Task objective
In the records below, find the line with "United States, site archbold_FL-31.", then copy each line exactly until you have copied the line with "genus: Alces". Leave any picture out.

Given entries
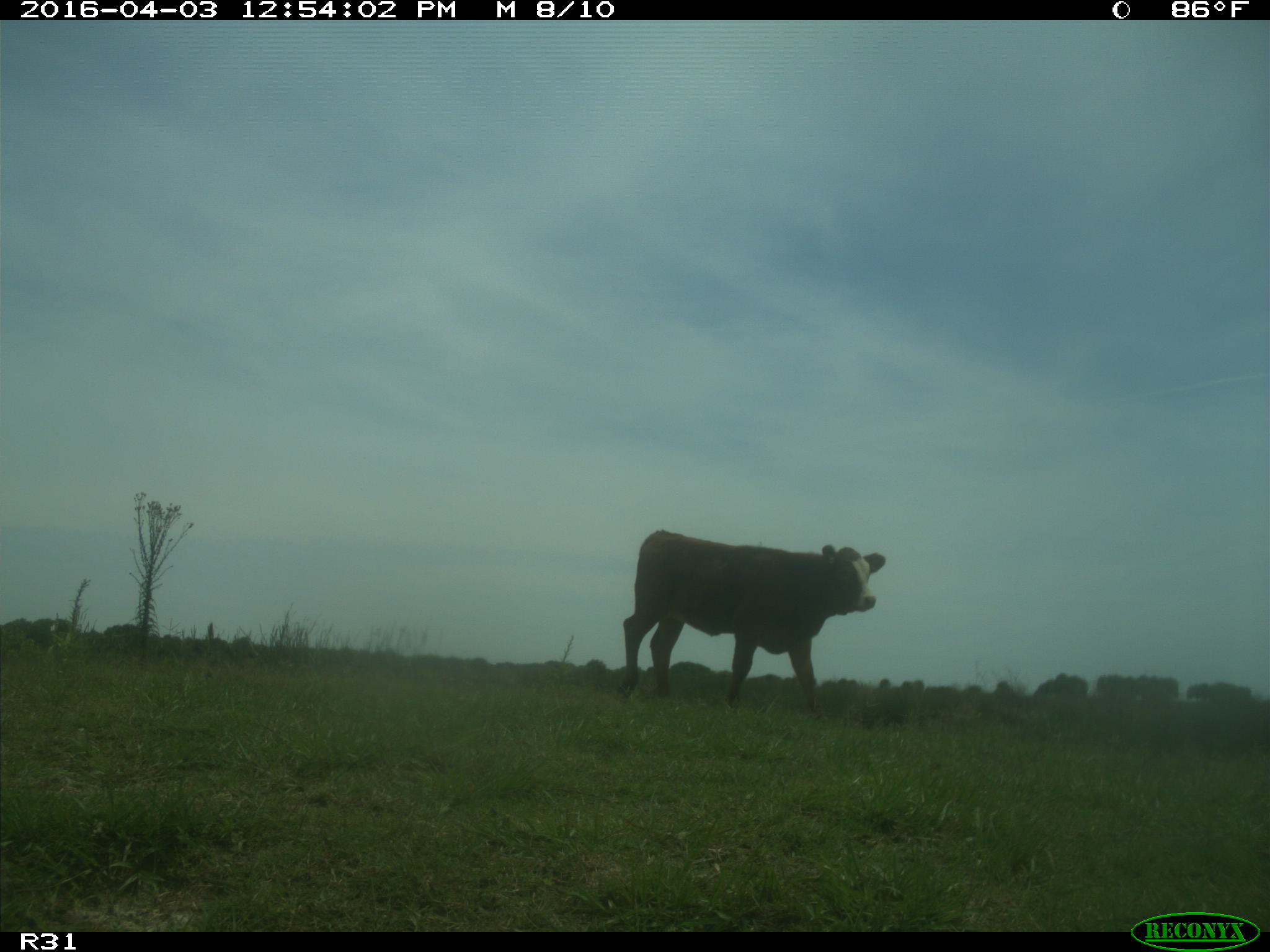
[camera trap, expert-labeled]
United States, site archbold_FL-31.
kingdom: Animalia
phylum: Chordata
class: Mammalia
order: Artiodactyla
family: Bovidae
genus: Bos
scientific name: Bos taurus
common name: domestic cow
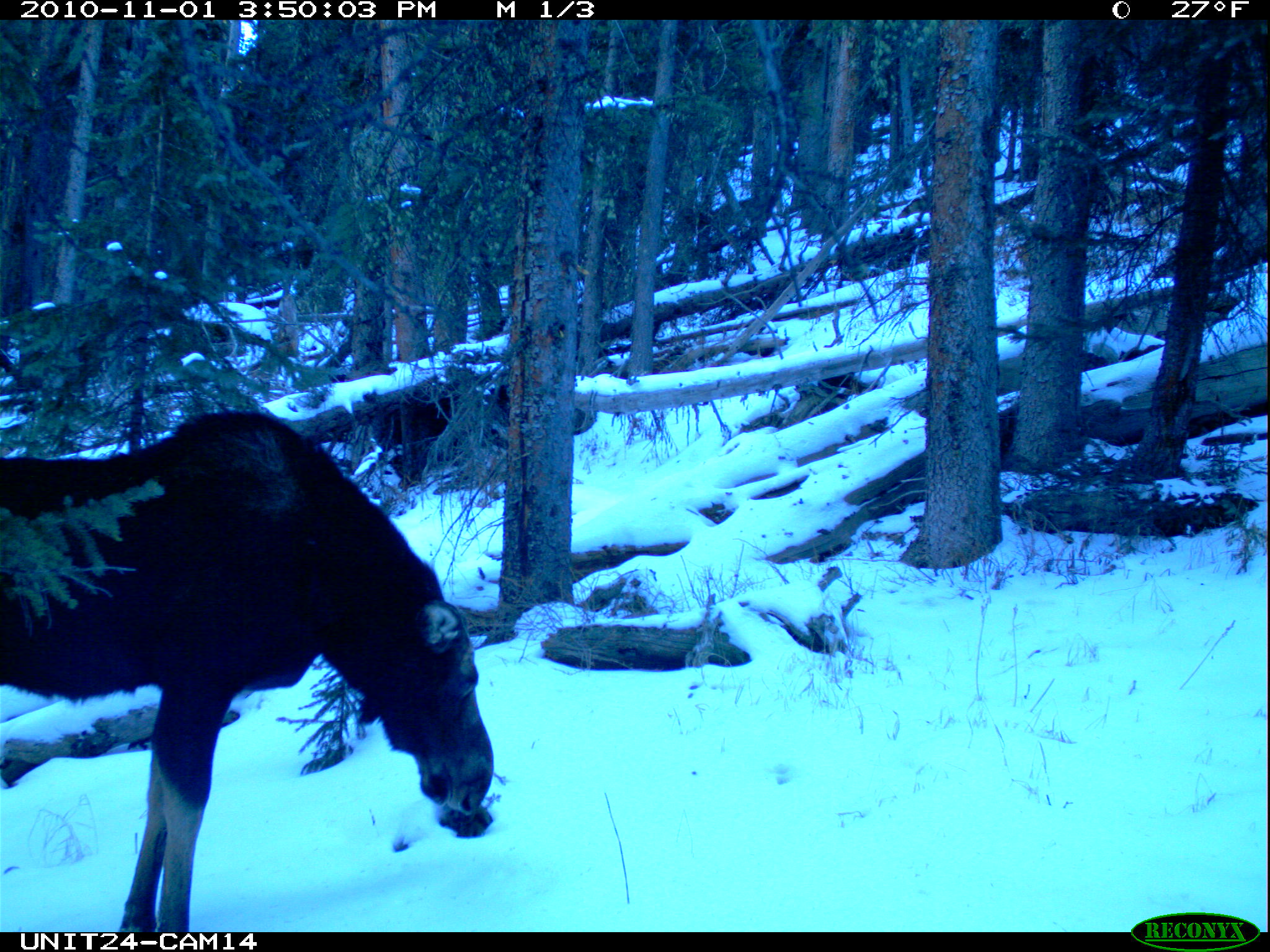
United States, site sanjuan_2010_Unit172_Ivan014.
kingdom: Animalia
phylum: Chordata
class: Mammalia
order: Artiodactyla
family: Cervidae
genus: Alces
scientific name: Alces alces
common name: moose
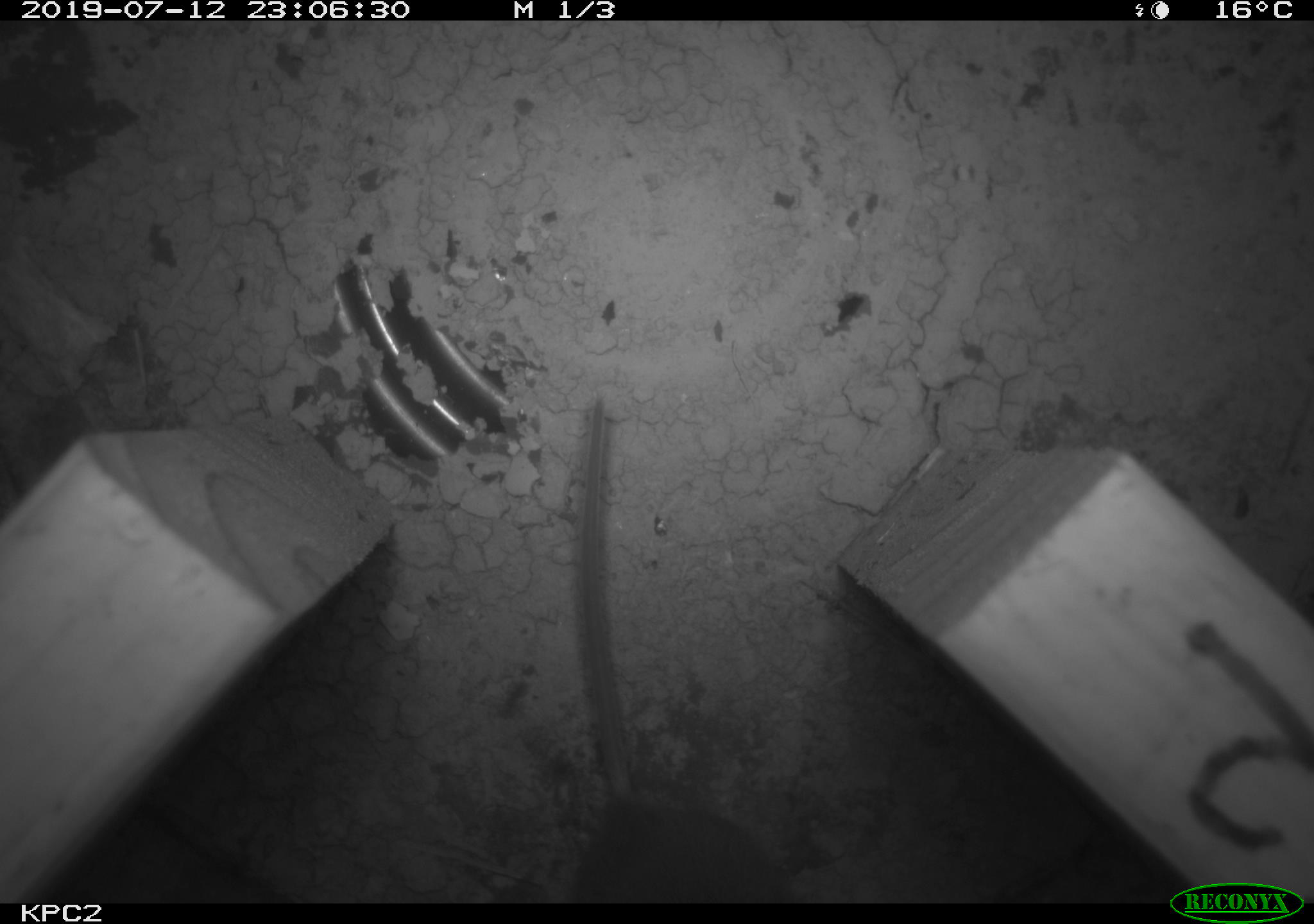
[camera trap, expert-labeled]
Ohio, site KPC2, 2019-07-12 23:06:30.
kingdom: Animalia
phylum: Chordata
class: Mammalia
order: Rodentia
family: Cricetidae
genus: Peromyscus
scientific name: Peromyscus leucopus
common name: white-footed mouse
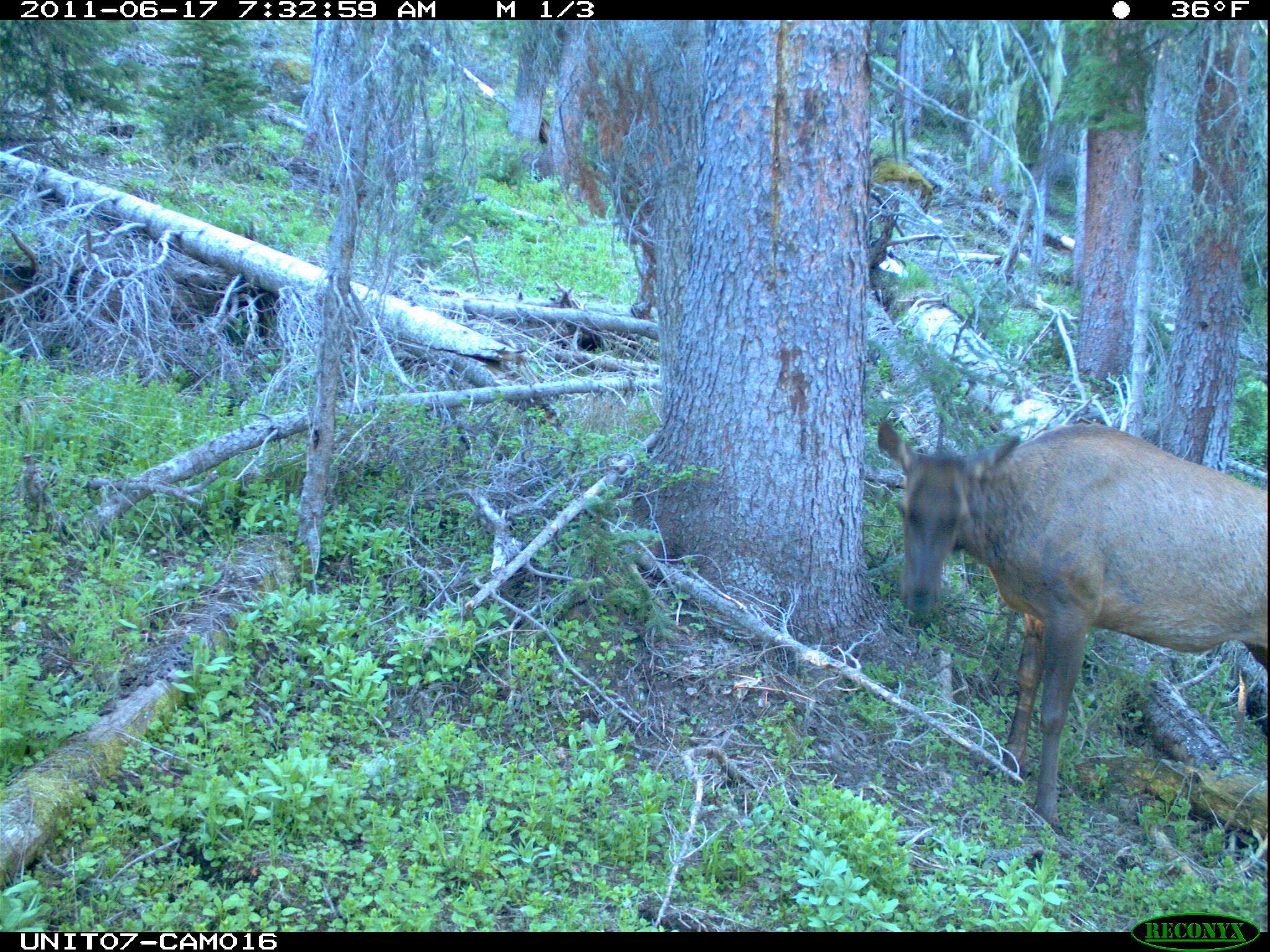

Solution to this exercise
United States, site archbold_FL-31.
kingdom: Animalia
phylum: Chordata
class: Mammalia
order: Artiodactyla
family: Bovidae
genus: Bos
scientific name: Bos taurus
common name: domestic cow
United States, site sanjuan_2010_Unit172_Ivan014.
kingdom: Animalia
phylum: Chordata
class: Mammalia
order: Artiodactyla
family: Cervidae
genus: Alces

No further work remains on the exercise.